Исходные записи

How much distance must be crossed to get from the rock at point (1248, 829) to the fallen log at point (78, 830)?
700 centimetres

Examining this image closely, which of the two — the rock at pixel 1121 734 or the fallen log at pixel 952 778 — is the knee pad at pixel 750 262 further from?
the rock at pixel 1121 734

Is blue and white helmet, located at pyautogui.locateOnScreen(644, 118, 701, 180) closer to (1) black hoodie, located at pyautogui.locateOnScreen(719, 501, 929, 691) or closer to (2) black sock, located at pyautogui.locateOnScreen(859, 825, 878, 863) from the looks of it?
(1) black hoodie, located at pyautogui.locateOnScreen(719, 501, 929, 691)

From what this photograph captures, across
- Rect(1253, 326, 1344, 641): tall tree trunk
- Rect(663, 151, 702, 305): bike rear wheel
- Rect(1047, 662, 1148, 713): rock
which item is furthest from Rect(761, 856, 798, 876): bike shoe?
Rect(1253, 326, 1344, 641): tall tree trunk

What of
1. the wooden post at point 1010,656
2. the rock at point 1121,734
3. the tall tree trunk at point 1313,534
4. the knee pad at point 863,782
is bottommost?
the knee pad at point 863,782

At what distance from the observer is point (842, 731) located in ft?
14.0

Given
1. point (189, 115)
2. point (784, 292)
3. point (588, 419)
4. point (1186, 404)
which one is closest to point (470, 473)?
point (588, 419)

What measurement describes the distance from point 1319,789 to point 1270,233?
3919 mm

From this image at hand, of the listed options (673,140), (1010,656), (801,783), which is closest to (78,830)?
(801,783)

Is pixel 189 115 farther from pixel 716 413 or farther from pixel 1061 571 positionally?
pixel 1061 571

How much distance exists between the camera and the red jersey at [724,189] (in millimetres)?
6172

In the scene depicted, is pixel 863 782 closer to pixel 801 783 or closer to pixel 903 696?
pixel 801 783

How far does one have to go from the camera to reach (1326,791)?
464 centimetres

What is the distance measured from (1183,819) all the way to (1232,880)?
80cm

Что нужно сделать: Перепишите полностью все записи, начиная с той, что содержит «Is pixel 189», и до конца записей включительно. В ответах умножьте на 0,8 каждое число, то есть координаты пикселей и расстояния, и округлите результат до целого, округляя половины вверх. Все прочие числа оставьте без изменений.

Ответ к заданию:
Is pixel 189 115 farther from pixel 716 413 or farther from pixel 1061 571 positionally?
pixel 849 457

How much distance exists between the camera and the red jersey at [724,189] (in millimetres)?
4938

In the scene depicted, is pixel 863 782 closer to pixel 801 783 or closer to pixel 903 696?
pixel 641 626

How far does one have to go from the camera to reach (1326,791)?
371 centimetres

What is the distance measured from (1183,819) all the way to (1232,880)?
64cm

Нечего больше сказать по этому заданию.